### PROVIDED PASSAGE

-*-*-

Greetings good gentles!

Since I did a lot of research on medieval bestiaries this past summer
at Hill Monastic Manuscript Library in Minnesota (they have the
largest collection of microfilmed manuscripts in the country), I feel
somewhat compelled to add my own two cents to the discussion.

Dafydd is right when he says that bestiaries generally served as
allegories to illustrate God's plan at work in the world. Many of the
qualities of certain animals were said to reflect Christ-like virtues
or aspects of the devil. The lion, for example, was a Christ symbol
because of the belief that lion cubs were born dead, and after three
days, the father breathed on them and they came to life. There are
lots of other examples like this in various different manuscripts.

-*-*-

Scene-based spatial questions
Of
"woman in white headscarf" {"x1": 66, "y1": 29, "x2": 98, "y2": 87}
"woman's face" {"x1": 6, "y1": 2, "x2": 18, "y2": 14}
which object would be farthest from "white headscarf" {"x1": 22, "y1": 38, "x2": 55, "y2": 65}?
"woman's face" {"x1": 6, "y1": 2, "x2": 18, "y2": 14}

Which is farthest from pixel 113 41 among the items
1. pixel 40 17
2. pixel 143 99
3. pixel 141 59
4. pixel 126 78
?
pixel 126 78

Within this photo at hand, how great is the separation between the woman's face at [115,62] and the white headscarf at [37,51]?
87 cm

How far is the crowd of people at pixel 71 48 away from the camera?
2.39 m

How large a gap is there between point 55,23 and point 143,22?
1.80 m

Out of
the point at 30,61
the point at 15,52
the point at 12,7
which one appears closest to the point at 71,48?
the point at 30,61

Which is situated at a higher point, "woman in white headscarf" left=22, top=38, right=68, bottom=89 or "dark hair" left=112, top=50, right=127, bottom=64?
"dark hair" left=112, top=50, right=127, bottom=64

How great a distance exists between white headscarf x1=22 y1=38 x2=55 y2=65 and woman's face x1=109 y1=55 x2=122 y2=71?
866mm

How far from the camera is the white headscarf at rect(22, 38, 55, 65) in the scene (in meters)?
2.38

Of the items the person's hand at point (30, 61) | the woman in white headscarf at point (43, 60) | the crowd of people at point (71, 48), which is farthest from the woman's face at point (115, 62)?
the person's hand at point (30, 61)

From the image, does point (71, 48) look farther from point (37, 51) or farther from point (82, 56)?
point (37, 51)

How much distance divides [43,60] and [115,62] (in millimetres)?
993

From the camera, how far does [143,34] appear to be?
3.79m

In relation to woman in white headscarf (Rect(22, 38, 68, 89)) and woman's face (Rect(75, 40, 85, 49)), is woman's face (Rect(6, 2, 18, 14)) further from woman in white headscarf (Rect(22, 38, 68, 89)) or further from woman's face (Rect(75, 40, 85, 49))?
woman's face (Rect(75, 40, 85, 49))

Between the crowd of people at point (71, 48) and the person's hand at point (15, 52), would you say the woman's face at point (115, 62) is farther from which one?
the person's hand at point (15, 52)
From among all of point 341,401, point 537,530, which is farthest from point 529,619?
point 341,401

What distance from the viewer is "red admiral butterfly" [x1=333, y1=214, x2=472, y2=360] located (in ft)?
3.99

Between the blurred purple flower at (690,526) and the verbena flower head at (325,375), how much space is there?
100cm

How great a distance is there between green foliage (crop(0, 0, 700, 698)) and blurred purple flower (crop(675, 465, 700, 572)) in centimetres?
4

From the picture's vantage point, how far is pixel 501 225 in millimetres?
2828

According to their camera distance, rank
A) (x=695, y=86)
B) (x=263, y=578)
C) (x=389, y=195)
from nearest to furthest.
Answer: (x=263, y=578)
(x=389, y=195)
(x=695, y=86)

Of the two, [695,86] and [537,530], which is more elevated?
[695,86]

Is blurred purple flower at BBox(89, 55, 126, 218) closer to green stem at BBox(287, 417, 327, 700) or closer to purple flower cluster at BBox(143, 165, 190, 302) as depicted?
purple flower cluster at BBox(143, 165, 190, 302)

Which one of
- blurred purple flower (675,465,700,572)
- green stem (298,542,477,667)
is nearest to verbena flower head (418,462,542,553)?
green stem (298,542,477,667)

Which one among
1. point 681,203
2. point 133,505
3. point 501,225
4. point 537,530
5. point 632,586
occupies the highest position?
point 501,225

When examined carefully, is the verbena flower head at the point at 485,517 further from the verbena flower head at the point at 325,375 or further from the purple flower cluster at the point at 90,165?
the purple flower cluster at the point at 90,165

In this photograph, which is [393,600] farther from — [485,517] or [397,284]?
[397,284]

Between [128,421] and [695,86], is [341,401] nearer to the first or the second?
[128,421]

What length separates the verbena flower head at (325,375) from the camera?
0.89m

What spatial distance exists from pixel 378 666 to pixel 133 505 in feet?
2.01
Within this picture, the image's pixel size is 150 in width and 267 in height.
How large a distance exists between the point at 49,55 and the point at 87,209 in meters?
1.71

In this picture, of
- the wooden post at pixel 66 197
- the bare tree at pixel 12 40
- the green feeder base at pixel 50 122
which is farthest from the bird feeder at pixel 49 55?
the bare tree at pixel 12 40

-*-*-

### TASKS FOR THIS EXERCISE
[a] Decide whether each statement agrees with the bestiary post, answering yes or no for each and quoting the deciding words from the post.
(i) The writer did research at a library in Minnesota.
(ii) The writer disputes what Dafydd says about bestiaries.
(iii) Lion cubs were believed to come to life after three days.
[b] Write out everything in the bestiary post from "Greetings good gentles!" down to "various different manuscripts.", putting "panther" wherever "lion" appears.
[c] Answer these questions from the bestiary post:
(i) In what season did the writer do the research?
(ii) What does the library have the largest collection of in the country?
(iii) Who breathed on the lion cubs?

### ANSWERS TO THE TASKS
[a]
(i) Yes: "at Hill Monastic Manuscript Library in Minnesota"
(ii) No: "Dafydd is right when he says that bestiaries generally served as allegories"
(iii) Yes: "after three days, the father breathed on them and they came to life"

[b]
Greetings good gentles!

Since I did a lot of research on medieval bestiaries this past summer
at Hill Monastic Manuscript Library in Minnesota (they have the
largest collection of microfilmed manuscripts in the country), I feel
somewhat compelled to add my own two cents to the discussion.

Dafydd is right when he says that bestiaries generally served as
allegories to illustrate God's plan at work in the world. Many of the
qualities of certain animals were said to reflect Christ-like virtues
or aspects of the devil. The panther, for example, was a Christ symbol
because of the belief that panther cubs were born dead, and after three
days, the father breathed on them and they came to life. There are
lots of other examples like this in various different manuscripts.

[c]
(i) Summer
(ii) Microfilmed manuscripts
(iii) The father